Start of PROVIDED RECORDS
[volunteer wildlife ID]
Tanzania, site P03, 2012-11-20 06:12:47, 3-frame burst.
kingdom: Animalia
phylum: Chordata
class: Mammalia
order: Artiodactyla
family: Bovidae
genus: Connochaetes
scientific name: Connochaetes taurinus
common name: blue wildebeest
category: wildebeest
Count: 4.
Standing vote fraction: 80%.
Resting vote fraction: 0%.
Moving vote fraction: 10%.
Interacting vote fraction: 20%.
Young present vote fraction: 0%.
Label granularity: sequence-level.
End of PROVIDED RECORDS
# WORK INSTRUCTIONS
State the number of lines above that hold the string "fraction", with nothing added.

# RESULT
5